Where there have been a lot of allegations of abuse, inquiries may be set up by local authorities or the government. Inquiries offer an opportunity to bring everything out into the open, and to identify what went wrong – not only any abuse that took place, but also why children were not protected better, what was done (or not done) about complaints and allegations of abuse.
The problem with inquiries is that they can take a long time as they have to be thorough, and they can be very expensive, so that there is a reluctance to set them up unless there are major systemic problems, as there were in North Wales, leading to the Waterhouse Report, or in the Republic of Ireland, leading to the Ryan Report.
In January we published an article asking if it would help for survivors to be able to make sworn statements, stating their grievances and explaining what happened. If so, such statements could become public documents, open to challenge if the potential defendant or another party were to feel that there were inaccuracies. Indeed, the person making the statement could be liable to accusations of perjury or libel, depending upon the nature of the inaccuracies. Making such sworn statements would therefore not be taken lightly and care would need to be taken in their wording. However, this process would give the survivors the opportunity to make matters public.
Some people who have been abused want an apology. Abusers are not likely to apologise, partly because they have spent a lifetime rationalising their offences. The social workers and residential care workers around at the time of the abuse may well have retired. Typically apologies are made by politicians on behalf of the country as a whole or on behalf of organisations by senior managers who were not personally involved at the time of the abuse.

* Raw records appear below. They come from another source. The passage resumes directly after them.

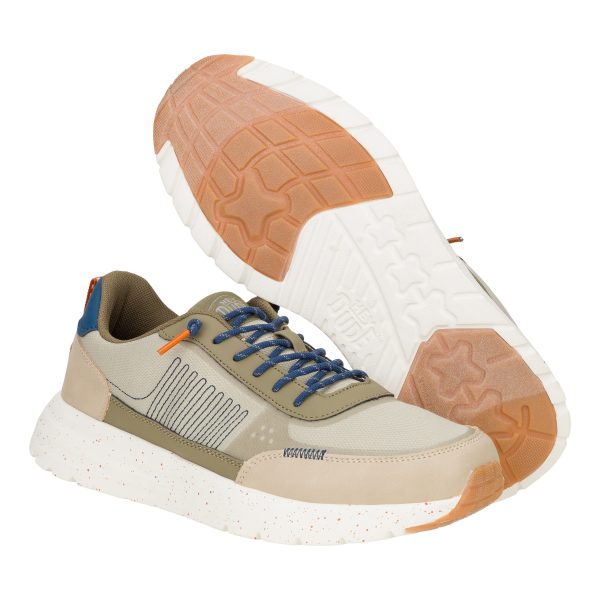 Sirocco Alta Leisure - Stone Grey/Multi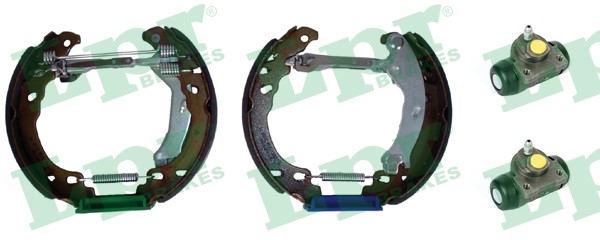 Bromsbackar, sats, Bakaxel Lpr OEK619 LPR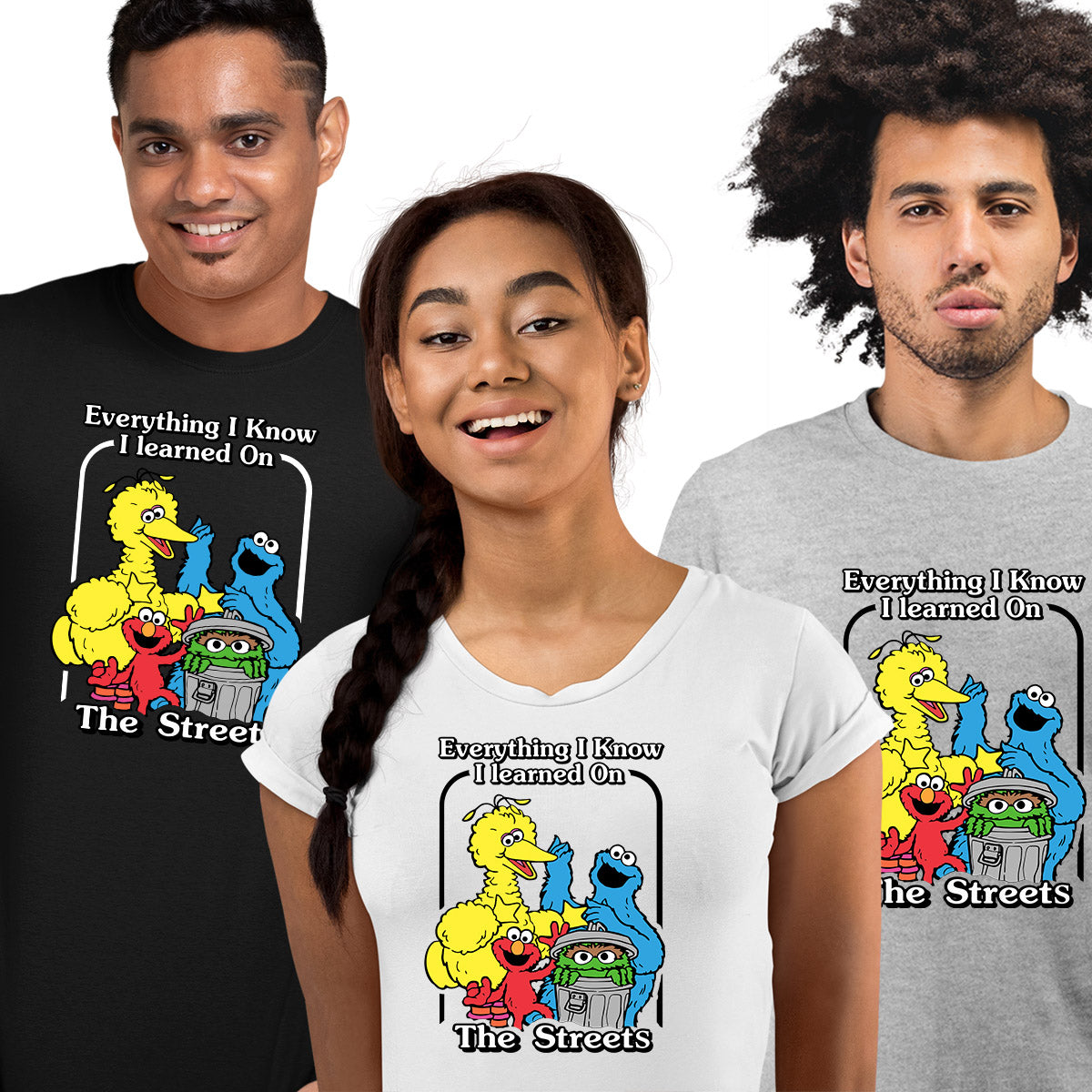 Sesame Street Nostalgia T-shirt 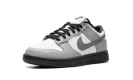 Dunk Low LX WMNS "Glitter Swoosh White Light Smoke Grey"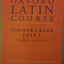 Oxford Latin Course: Teacher's Book, Part 1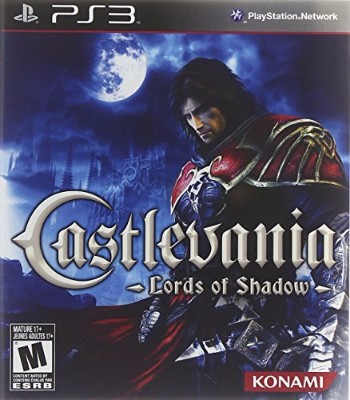 Castlevania: Lords of Shadow Cover Art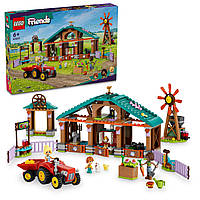 Конструктор LEGO "Friends" Приют для сельскохозяйственных животных 42617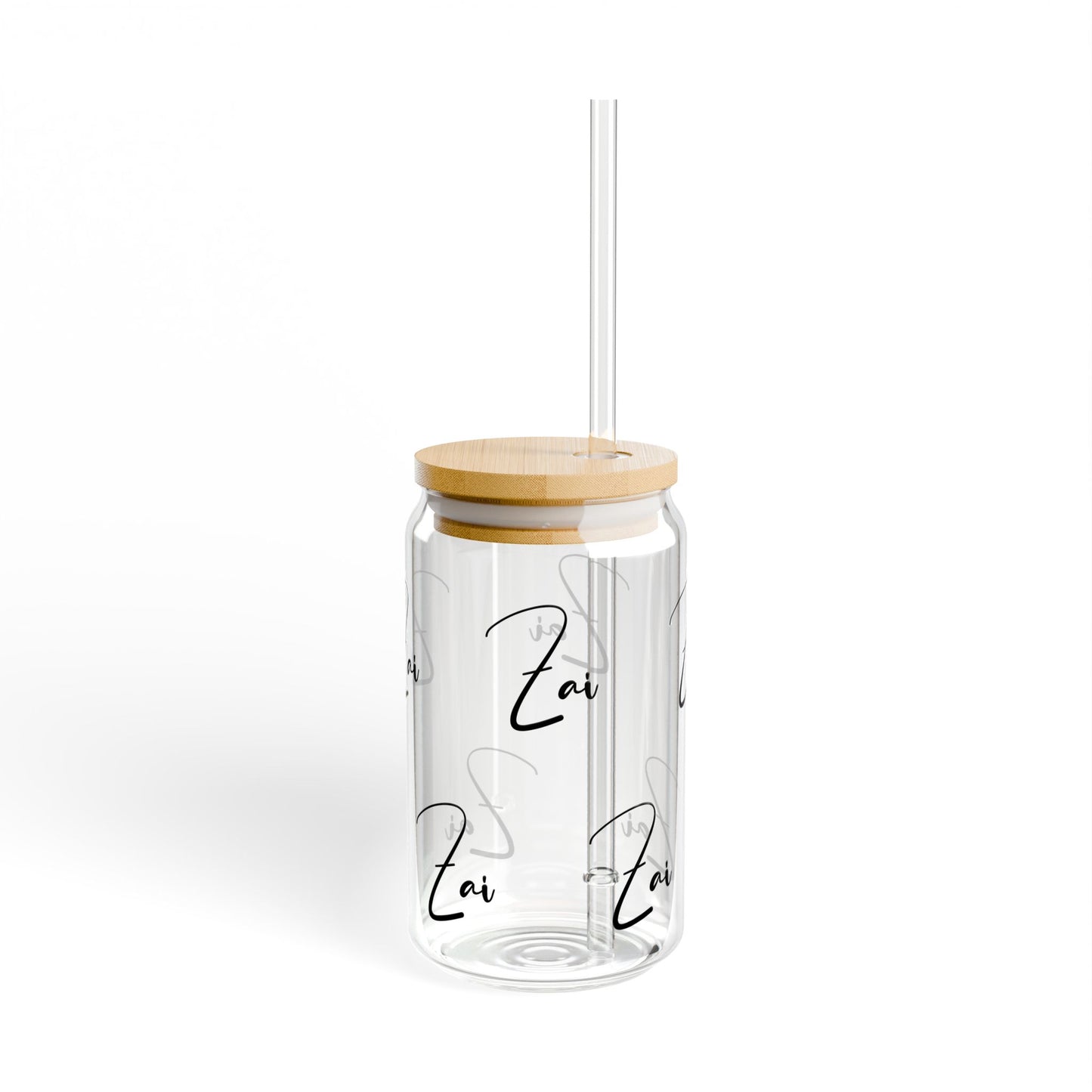 Zai Merch- Sipper Glass, 16oz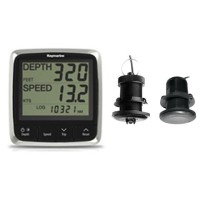 RAYMARINE i50 TRIDATA PACK, con Trasduttori Velocità/Temp P120 Passante Estraibile e Profondità P19 passante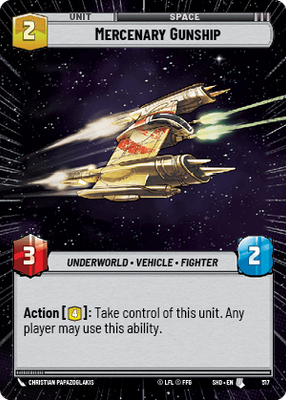 Mercenary Gunship SHD 517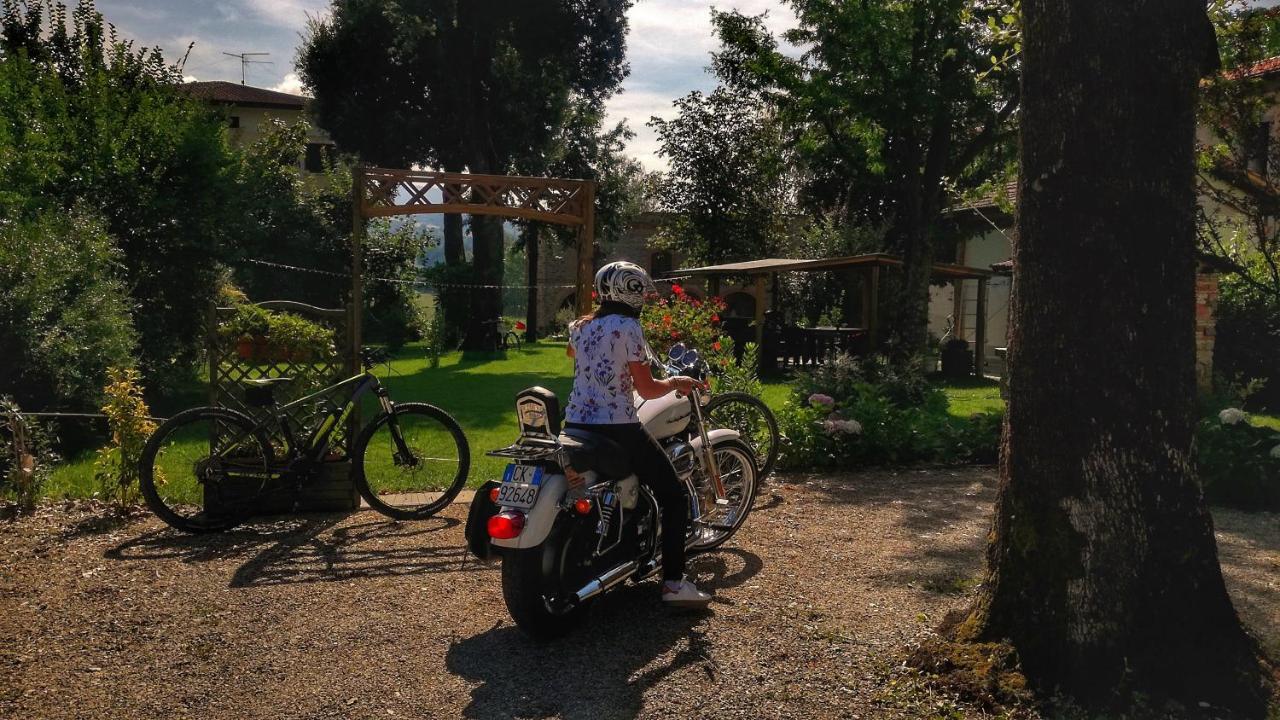 Agriturismo Casa Agricola Rossi Appartamenti In Casentino Soci Exterior foto
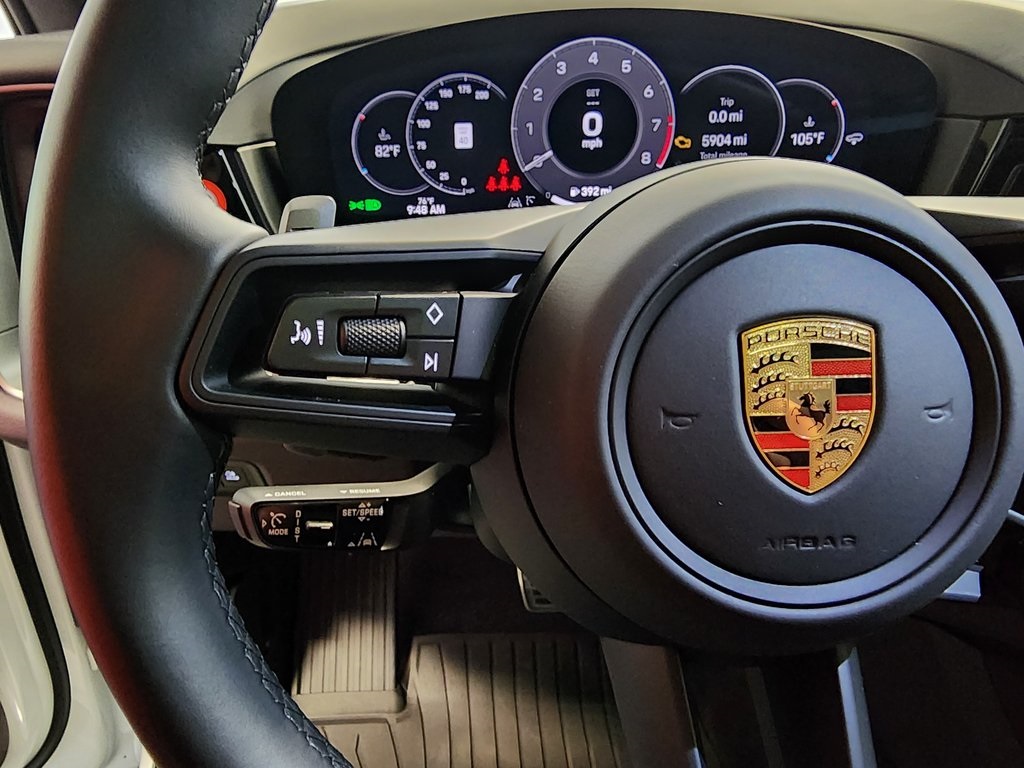used 2024 Porsche Cayenne car, priced at $109,385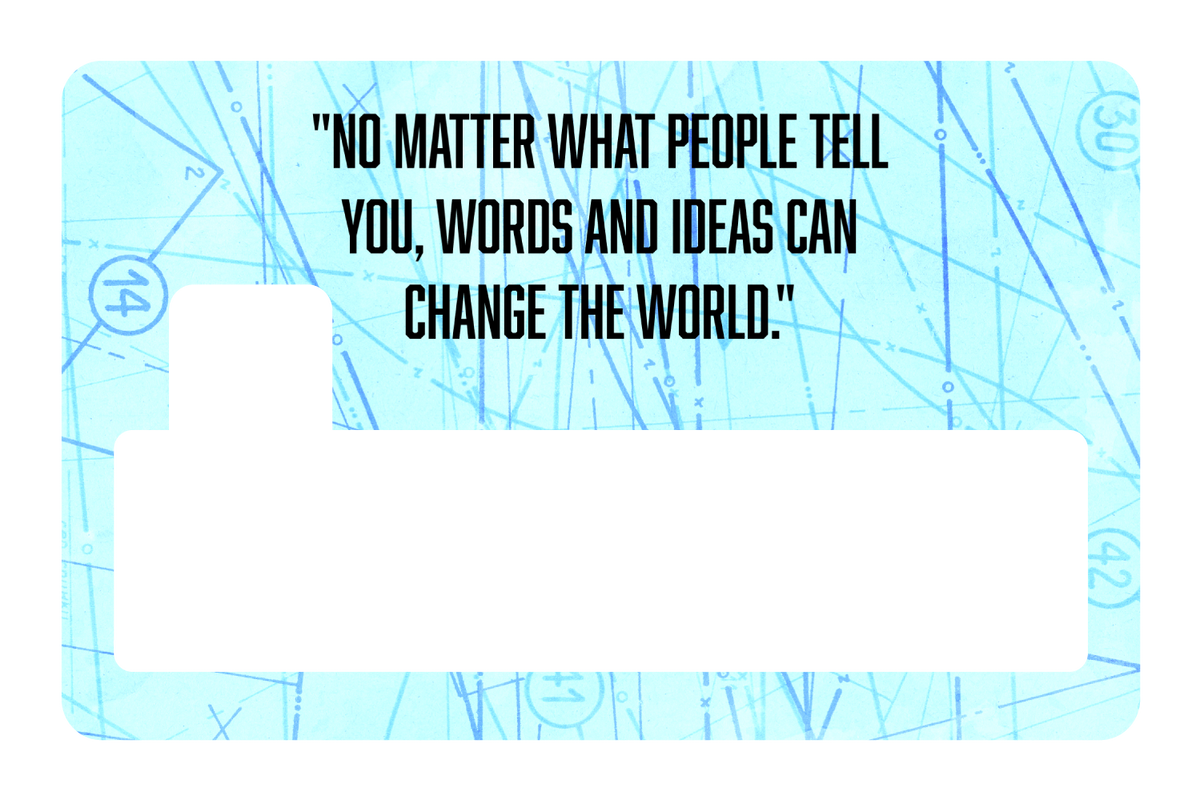 No Matter What People Tell You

Nonetheless, a genuine apology on behalf of the services or the community as a whole can still be appreciated by former victims as a vindication of their complaints. A good example is the recent fulsome apology by Enda Kenny, the Taoiseach in the Republic of Ireland, in relation to the women who had been working virtually as slave labourers in the Magdalene laundries in Ireland.
This may seem a strange option to end with, but many of the children’s establishments where abuse took place have now been closed, and in some cases demolished. Should the experiences of abuse be written off as a piece of history best forgotten? In Germany it was suggested that there should be plaques where children’s homes once stood. Or should the plaques be sited in town halls to remind politicians and senior managers of their responsibilities as corporate parents to protect the children in their care? Or would a monument or a statue of children be better, akin to a war memorial, to remind the community at large of those who have suffered?
There are many things that can be done to put things right. We have tried to give a balanced view of what can be done, and the advantages and disadvantages of each line of action. Different people may find satisfaction in different lines of action. The important thing is for victims of abuse to come to see themselves as survivors and winners, no longer trapped by their experiences and memories. It is not an easy process. Is there more that should be done? What do you think?